===== Data to use =====
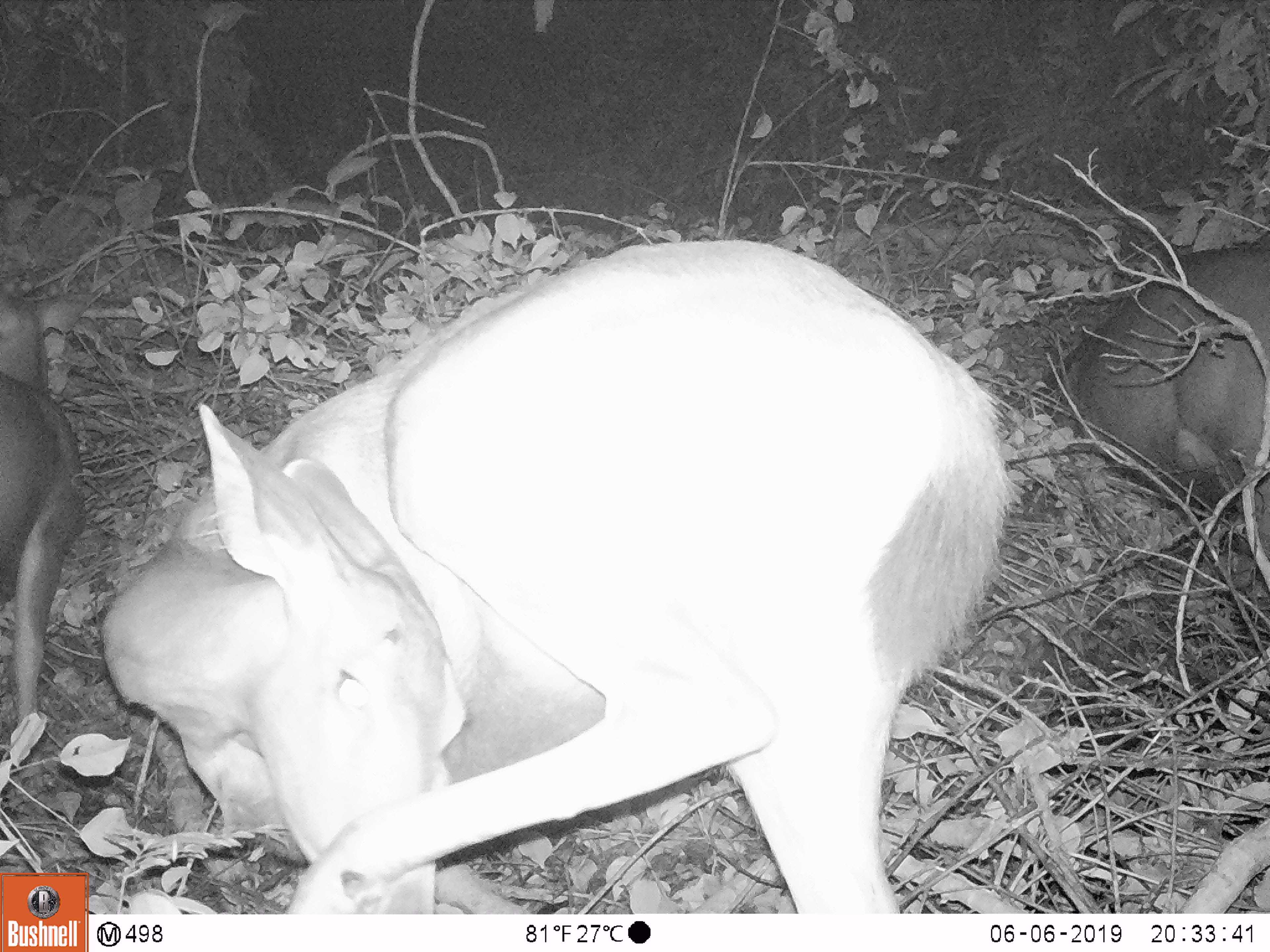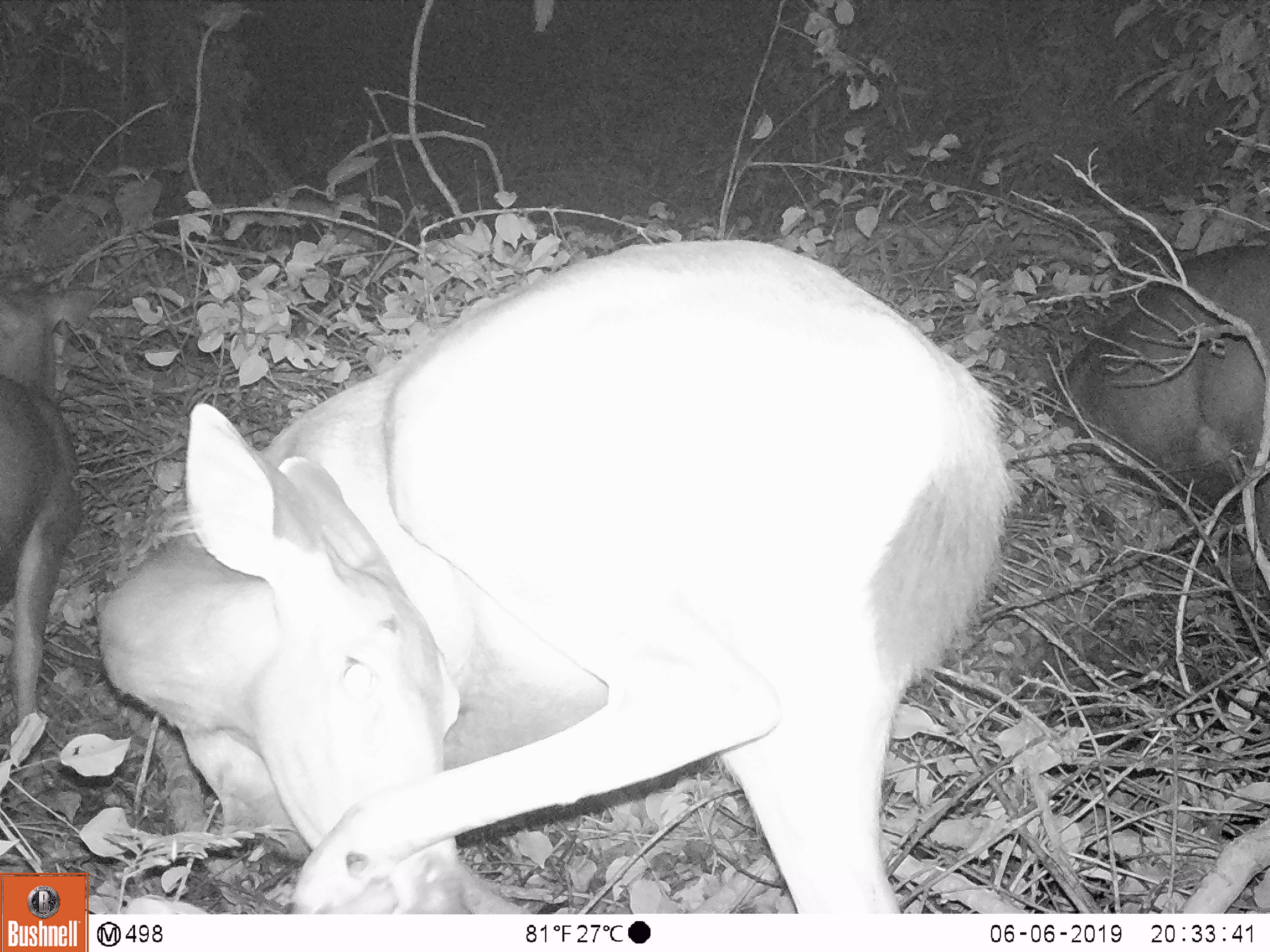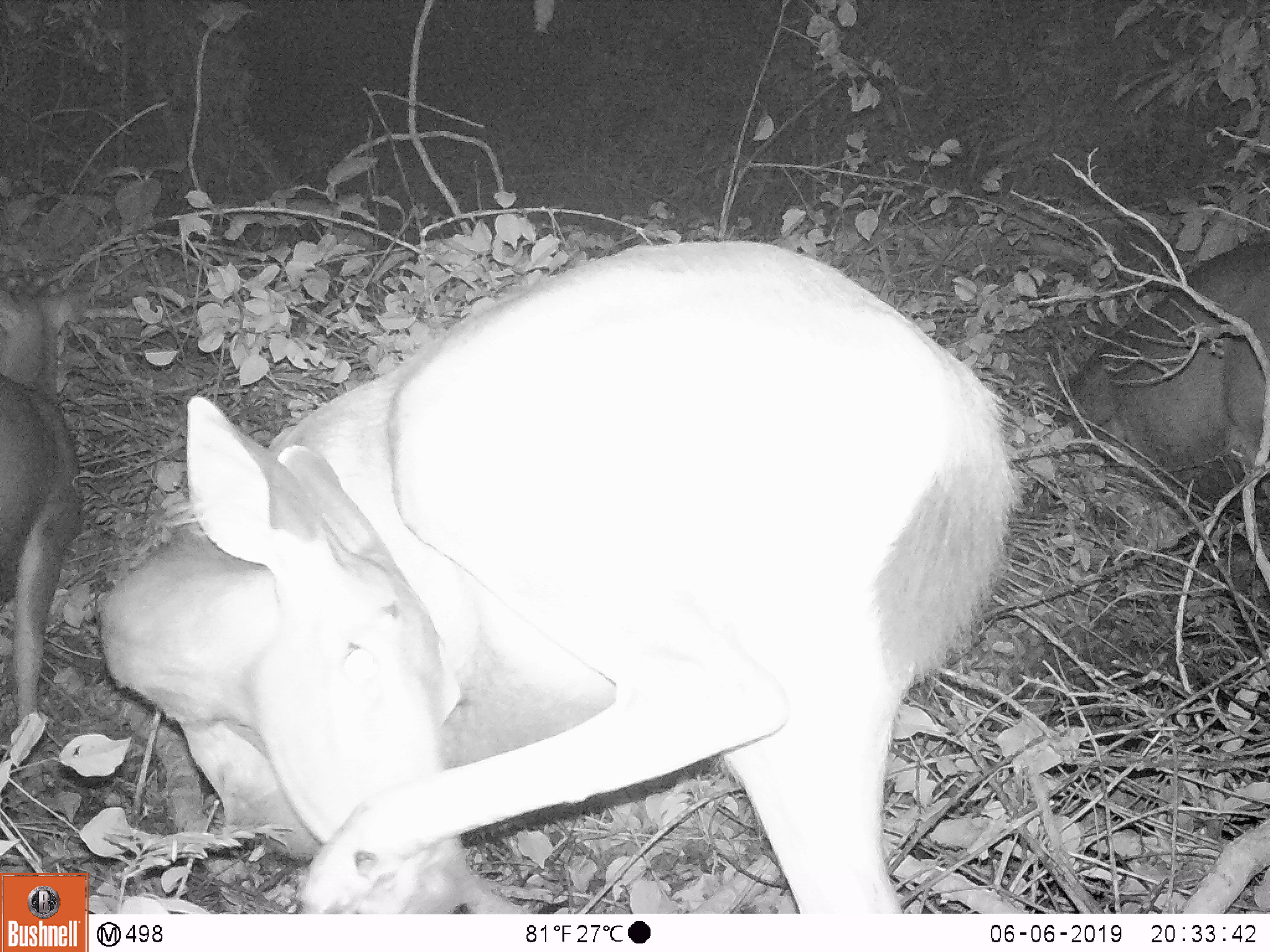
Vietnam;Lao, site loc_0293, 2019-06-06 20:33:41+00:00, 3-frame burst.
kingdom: Animalia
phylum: Chordata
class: Mammalia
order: Artiodactyla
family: Cervidae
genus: Rusa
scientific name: Rusa unicolor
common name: sambar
Sambar (Rusa unicolor). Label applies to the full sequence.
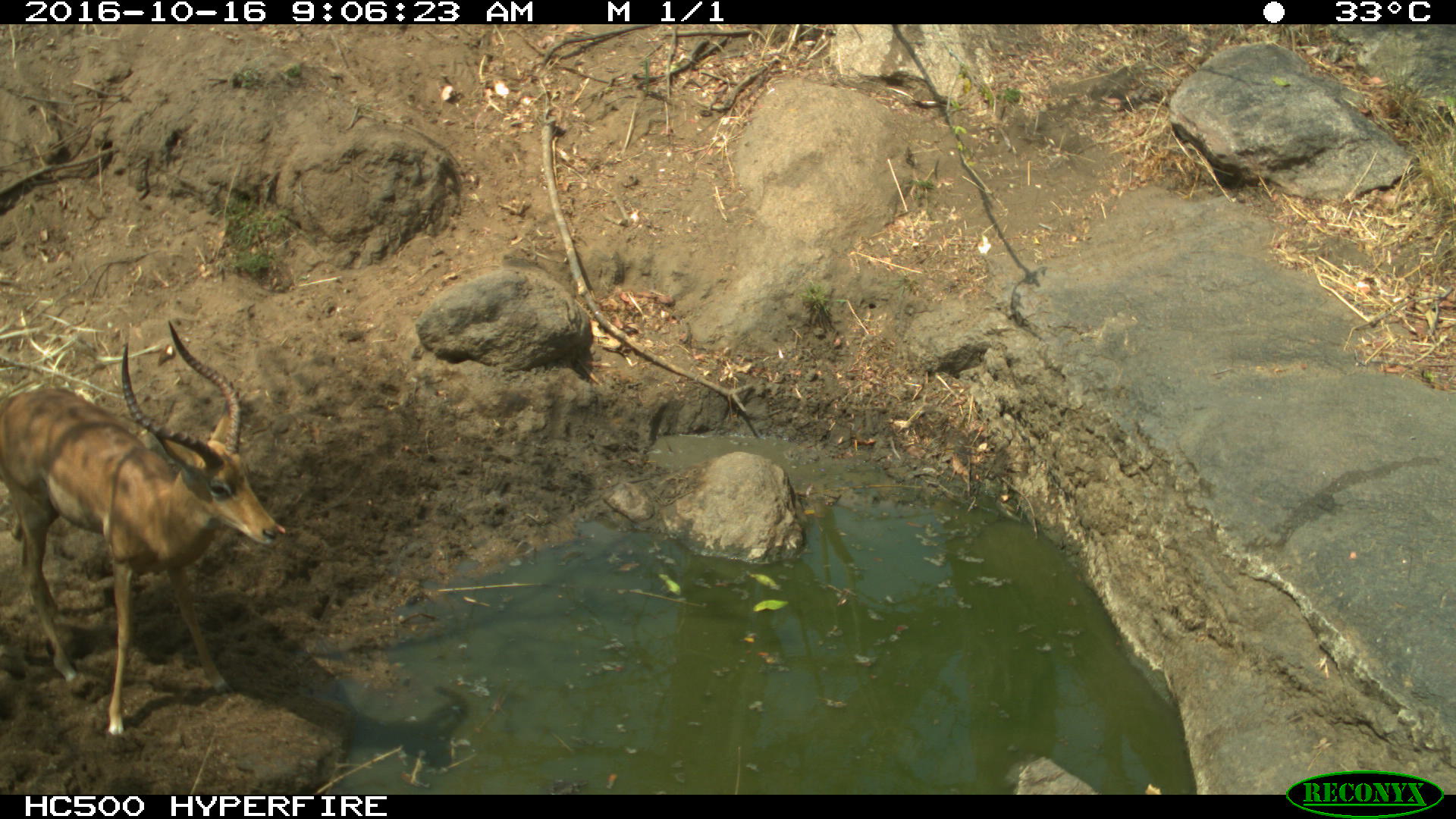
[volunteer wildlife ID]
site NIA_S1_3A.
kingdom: Animalia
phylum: Chordata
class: Mammalia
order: Artiodactyla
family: Bovidae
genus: Aepyceros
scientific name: Aepyceros melampus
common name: impala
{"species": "impala (Aepyceros melampus)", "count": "1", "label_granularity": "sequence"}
=====
Exercise requirements –
Nothing but the lines from the one containing "site NIA_S1_3A." through the end of the entries belongs in the answer; repeat them exactly.

Exercise result –
site NIA_S1_3A.
kingdom: Animalia
phylum: Chordata
class: Mammalia
order: Artiodactyla
family: Bovidae
genus: Aepyceros
scientific name: Aepyceros melampus
common name: impala
{"species": "impala (Aepyceros melampus)", "count": "1", "label_granularity": "sequence"}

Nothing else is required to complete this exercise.